DI NUOVO AL CENTRO DEL CONFRONTO GEOPOLITICO
Da qualche anno i mari sono tornati al centro della geopolitica, prima con il blocco dei traffici causato dal Covid, poi la guerra in Ucraina, e infine il surriscaldamento del Medio Oriente, da Israele al Mar Rosso fino al Golfo Persico, con il teatro sempre più caldo dell’Asia Pacifico, investito dalle tensioni tra Cina e Occidente che potrebbero salire a livello di allarme rosso se Pechino dovesse reagire con la forza alla vittoria del progressista filo-occidentale William Lai alle elezioni appena tenute a Taiwan.
SUPREMAZIA USA INDISCUSSA MA LA CINA CRESCE
Dal punto di vista militare, la supremazia navale di USA e alleati occidentali rispetto a Russia e Cina resta indiscussa, ma la seconda superpotenza globale non è rimasta a guardare negli anni della globalizzazione e della crescita a due cifre, e oggi vanta la flotta da guerra più grande del mondo.

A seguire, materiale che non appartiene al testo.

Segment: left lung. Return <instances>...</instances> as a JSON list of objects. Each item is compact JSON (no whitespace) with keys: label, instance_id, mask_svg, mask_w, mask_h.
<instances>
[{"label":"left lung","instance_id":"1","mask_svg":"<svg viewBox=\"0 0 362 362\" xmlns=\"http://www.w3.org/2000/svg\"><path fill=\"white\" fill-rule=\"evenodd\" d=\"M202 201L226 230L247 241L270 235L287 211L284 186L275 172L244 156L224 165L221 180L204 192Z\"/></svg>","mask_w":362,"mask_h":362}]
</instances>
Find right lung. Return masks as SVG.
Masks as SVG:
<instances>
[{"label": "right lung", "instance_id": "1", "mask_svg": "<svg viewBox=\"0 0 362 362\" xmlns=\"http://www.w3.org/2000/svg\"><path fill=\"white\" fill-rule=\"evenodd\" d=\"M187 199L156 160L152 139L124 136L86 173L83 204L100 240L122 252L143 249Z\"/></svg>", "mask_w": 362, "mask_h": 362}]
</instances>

Quella americana resta formidabile, ma gli europei dal 1999 hanno ridotto di circa un terzo la potenza sottomarina e di superficie.
Principali forze navali globali (Fonte: The Economist)
NON SOLO MERCI FISICHE MA ANCHE TRAFFICO INTERNET
Numero di unità non vuol dire ovviamente supremazia tecnologica, saldamente detenuta ancora dagli americani. Il dominio dei mari è vitale per la sicurezza dei traffici, ma anche per i costi collegati, che vogliono dire inflazione: circumnavigare l’Africa invece di passare per Suez vuol dire pagare lo shipping dall’Asia all’Europa tre volte tanto. E in acqua non passano solo merci fisiche. L’Economist cita dati secondo cui per 574 cavi sottomarini passa il 97% del traffico globale di Internet, la cui sicurezza è emersa in primo piano proprio con la guerra in Ucraina, così come quella di oleodotti e gasdotti che trasportano sotto i mari le fonti energetiche.
IL CASO DI TAIWAN, ANCHE LA CINA È VULNERABILE
Le implicazioni di un confronto militare navale sono molto diverse da quelli terrestri. Taiwan è vulnerabile a un blocco per la dipendenza energetica e alimentare dalla Cina, che a sua volta importa via mare gran parte del petrolio e delle materie prime che consuma ed è esposta a possibili blocchi “a distanza” da parte di USA e alleati. Quanto siano vitali e strategiche le rotte commerciali per Pechino è dimostrato da quanto ha investito in infrastrutture portuali in tutto il mondo, soprattutto sulla costa occidentale africana, in Medio Oriente e sul Mar Rosso, in Pakistan, Sri Lanka e Sudest asiatico, fino a tutta l’area caraibica.
CAMBIANO SCHEMI CONSOLIDATI DALLA GUERRA FREDDA
Una competizione tra superpotenze che si gioca sugli oceani cambia gli schemi a cui siamo abituati dai tempi della guerra fredda in poi, in termini macroeconomici, diplomatici e militari. L’America resta la potenza navale dominante ma dovrà comunque potenziare sia la capacità di trasporto che quella militare, mentre l’Europa ha un abisso da colmare forse con la sola eccezione della Gran Bretagna, che ancora oltre 40 anni fa ha mostrato nelle Falkland la capacità di vincere sui mari dall’altra parte del mondo. Servirà un cambio di mentalità e una capacità di “risveglio” per prendere atto di un mondo in cui la superiorità navale occidentale non può più essere scontata, come fecero proprio gli inglesi dopo Trafalgar per poi trovarsi in difficoltà nello Jutland contro la molto meno blasonata marina tedesca nella Prima Guerra Mondiale.
BOTTOM LINE
Il controllo e la sicurezza delle rotte e la competizione tra USA e Cina per la supremazia navale è un’altra variabile da aggiungere alla lista dei fattori di potenziale instabilità che l’investitore globale deve monitorare nella costruzione dei portafogli. Il teatro va dall’Oceano Indiano al Pacifico, lontano in migliaia di chilometri ma molto vicino per l’impatto che può arrivare su economie e mercati di casa nostra.